§ PROVIDED TEXT:
Anyway back to more serious matters, customer visits the biggest topic here was Solaris 10, the roadmap, OpenSolaris and where Solaris is heading. Lots of excitment here about what we've just released in Update 7, where the roadmap is going and especially OpenSolaris. I covered most of this in my last blog entry so won't clutter up this one with that again.

So as expected I never got to finish this entry in China and since I forgot to save a local copy it is now Monday morning and I'm finishing this off @ LHR waiting for a flight to JFK.

The point is that vast majority of customers I talk to want a couple of things i) stability and ii) innovation, and we basically have that Solaris 10 gives you the stability, with limited new features, primarily those needed for new platform support and device driver support and OpenSolaris with innovations such as Crossbow, which at somepoint will become a Solaris.Next.

§ SOURCE MATERIAL:
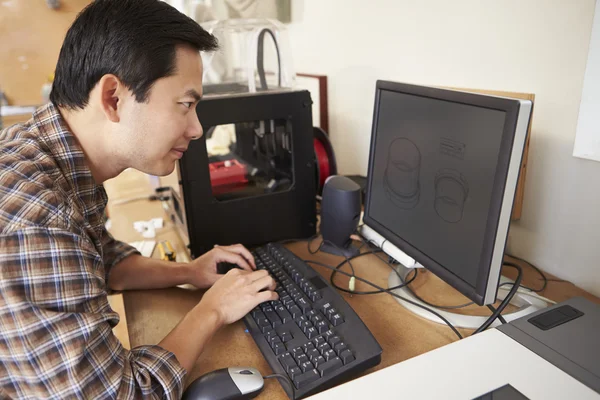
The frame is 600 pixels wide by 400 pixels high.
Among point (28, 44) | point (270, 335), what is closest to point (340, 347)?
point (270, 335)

--

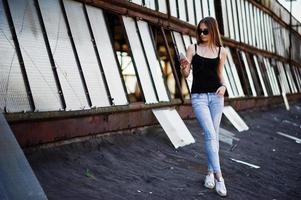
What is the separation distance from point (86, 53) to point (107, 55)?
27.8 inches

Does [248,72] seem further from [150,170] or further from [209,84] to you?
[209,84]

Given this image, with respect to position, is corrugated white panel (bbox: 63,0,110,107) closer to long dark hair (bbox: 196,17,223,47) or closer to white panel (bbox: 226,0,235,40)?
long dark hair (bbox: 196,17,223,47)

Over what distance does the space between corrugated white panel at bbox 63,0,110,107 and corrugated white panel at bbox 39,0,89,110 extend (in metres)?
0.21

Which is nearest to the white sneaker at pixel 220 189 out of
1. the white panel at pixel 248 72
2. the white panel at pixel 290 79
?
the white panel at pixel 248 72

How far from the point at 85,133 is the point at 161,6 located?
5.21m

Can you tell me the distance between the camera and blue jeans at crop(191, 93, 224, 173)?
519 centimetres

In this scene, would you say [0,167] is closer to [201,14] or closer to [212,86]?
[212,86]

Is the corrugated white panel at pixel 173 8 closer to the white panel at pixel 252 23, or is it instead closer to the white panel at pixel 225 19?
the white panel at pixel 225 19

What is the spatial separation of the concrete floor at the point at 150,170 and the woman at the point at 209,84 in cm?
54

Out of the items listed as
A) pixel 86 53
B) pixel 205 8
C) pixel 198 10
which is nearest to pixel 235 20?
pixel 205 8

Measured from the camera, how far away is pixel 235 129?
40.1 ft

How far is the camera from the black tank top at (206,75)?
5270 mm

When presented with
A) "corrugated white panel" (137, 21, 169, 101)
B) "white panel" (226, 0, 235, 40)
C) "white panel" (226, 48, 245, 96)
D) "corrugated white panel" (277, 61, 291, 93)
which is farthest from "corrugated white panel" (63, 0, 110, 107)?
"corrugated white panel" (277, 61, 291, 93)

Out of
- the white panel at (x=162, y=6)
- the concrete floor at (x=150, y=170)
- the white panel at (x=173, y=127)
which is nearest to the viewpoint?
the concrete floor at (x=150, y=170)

---

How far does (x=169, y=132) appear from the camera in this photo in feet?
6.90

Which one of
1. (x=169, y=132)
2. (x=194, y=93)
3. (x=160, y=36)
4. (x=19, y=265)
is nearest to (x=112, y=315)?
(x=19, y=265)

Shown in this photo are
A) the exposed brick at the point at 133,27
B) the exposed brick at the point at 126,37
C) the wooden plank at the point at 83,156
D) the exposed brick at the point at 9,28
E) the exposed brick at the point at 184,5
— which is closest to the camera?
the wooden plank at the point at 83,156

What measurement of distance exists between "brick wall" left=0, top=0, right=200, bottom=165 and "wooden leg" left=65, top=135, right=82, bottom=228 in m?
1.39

§ TASKS TO COMPLETE:
**A)** Decide whether each statement agrees with the Solaris blog entry. Answer yes or no for each, and quote the deciding words of the entry.
(i) The writer finished the entry while still in China.
(ii) Solaris 10 adds only limited new features, mainly for new platform and device driver support.
(iii) Crossbow is named as one of the innovations in OpenSolaris.
**B)** According to the Solaris blog entry, what two things do the vast majority of the writer's customers want?

§ EXERCISE RESULTS:
**A)**
(i) No: "I never got to finish this entry in China"
(ii) Yes: "Solaris 10 gives you the stability, with limited new features, primarily those needed for new platform support and device driver support"
(iii) Yes: "OpenSolaris with innovations such as Crossbow"

**B)** Stability and innovation.